Zamiast zielonej pustyni, jak to nazywa Maciej Ostrowski, prezes SM Zatorze, wzdłuż ul. Chopina, naprzeciw Sądu Rejonowego będą rosły „łąki kwiatami malowane”. Tak zresztą nazywała się mieszanka ziaren, którą dziś wysiano na Zatorzu.
25 kilogramów nasion łąkowych kwiatów wysiali dziś pracownicy Spółdzielni Mieszkaniowej Zatorze. – Chcemy zrobić tu takie miejsce, gdzie przyroda będzie miała swój dom na naszym osiedlu. Pozostawimy ją samą sobie, dzięki temu będzie ładnie i kolorowo. Kolejnym argumentem jest to, że kiedy wszystko urośnie, te tereny nie będą się tak nagrzewały, a wszystkie owady i pszczółki będą miały tu swój raj, będą mogły spokojnie mieszkać. Jest też czynnik ekonomiczny – nie będzie koszenia i kosztów w tego tytułu – wymienia Maciej Ostrowski.
Wzdłuż ul. Chopina zostaną też postawione tablice, informujące mieszkańców, że tam właśnie rośnie zielona łąka, by nie byli zdziwieni, że spółdzielnia nie kosi. Już od 3 tygodni nikt nie wjeżdżał tam kosiarką i widać pierwsze kwiatki. – W pierwszym momencie urosną chwasty, bo te przebijają się najszybciej.
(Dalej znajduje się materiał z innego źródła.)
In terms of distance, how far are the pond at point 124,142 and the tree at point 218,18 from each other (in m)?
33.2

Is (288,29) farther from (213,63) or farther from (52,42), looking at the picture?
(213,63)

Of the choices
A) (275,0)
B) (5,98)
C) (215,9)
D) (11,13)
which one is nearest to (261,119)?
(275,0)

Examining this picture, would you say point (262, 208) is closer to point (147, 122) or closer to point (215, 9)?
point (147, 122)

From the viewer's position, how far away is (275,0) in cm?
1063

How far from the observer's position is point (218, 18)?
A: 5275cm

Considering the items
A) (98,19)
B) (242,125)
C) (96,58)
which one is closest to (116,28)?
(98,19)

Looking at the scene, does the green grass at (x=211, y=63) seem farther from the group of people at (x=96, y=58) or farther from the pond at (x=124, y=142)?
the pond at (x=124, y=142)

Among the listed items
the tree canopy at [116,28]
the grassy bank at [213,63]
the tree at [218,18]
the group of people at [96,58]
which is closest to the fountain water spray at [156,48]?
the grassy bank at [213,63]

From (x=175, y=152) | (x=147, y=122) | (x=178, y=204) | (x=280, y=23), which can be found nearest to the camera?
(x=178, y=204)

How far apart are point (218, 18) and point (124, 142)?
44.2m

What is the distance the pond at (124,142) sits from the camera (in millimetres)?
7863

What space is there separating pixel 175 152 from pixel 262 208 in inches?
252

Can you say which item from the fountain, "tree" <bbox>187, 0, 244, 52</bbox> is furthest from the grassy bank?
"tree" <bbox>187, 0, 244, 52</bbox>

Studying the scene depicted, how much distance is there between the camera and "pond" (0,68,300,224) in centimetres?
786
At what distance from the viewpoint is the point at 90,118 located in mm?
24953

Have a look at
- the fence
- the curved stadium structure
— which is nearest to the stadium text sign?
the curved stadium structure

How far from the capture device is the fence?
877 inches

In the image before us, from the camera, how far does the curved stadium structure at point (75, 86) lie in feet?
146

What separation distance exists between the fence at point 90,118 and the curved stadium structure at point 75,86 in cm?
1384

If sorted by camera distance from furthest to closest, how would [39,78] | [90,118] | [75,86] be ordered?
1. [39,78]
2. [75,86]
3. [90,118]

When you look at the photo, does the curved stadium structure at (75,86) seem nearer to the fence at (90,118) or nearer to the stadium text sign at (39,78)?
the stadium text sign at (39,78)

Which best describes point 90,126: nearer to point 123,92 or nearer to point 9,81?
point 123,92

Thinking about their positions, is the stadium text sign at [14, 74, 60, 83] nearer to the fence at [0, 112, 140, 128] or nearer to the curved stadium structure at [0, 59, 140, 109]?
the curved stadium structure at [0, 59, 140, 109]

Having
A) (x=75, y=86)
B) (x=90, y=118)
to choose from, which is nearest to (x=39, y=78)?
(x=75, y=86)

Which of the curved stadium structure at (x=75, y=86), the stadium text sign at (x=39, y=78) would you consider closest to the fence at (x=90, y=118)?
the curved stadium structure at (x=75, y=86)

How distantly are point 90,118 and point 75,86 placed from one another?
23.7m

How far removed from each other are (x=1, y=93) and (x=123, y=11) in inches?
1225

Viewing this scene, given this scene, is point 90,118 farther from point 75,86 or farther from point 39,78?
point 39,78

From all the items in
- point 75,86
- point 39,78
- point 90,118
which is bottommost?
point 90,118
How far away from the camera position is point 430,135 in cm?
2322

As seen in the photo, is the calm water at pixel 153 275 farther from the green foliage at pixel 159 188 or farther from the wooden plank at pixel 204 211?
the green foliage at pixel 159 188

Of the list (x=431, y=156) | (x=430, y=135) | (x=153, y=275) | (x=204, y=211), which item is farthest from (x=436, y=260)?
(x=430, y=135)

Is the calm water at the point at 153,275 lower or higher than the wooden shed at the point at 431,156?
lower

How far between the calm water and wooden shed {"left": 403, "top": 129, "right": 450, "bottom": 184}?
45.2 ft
Dopiero po nich zaczną się rozwijać kwiaty – wyjaśnia prezes.
Skąd taki pomysł? – To odpowiedzialne podejście do klimatu. Chcemy pokazać mieszkańcom, że może być inaczej, co nie znaczy gorzej – mówi Maciej Ostrowski. Okolica Sądu Rejonowego zmieni się zresztą jeszcze bardziej. Spółdzielnia planuje zrobić tam… park. Pojawią się nowe drzewa, krzewy. – Im więcej zieleni, tym chłodniej. Mamy na osiedlu dużo odkrytego betonu, który szybko się nagrzewa. Ludzie z niewiedzy nastawiają się negatywnie, a trzeba dać czas, żeby odrodziły się tu łąki i bujna zieleń – mówi mieszkanka osiedla Magdalena Kosko – Nowak.
Pierwsze efekty dzisiejszego siana powinno być widać jeszcze w tym roku – w lipcu i sierpniu. Bogate ukwiecenie zauważymy w przyszłym roku.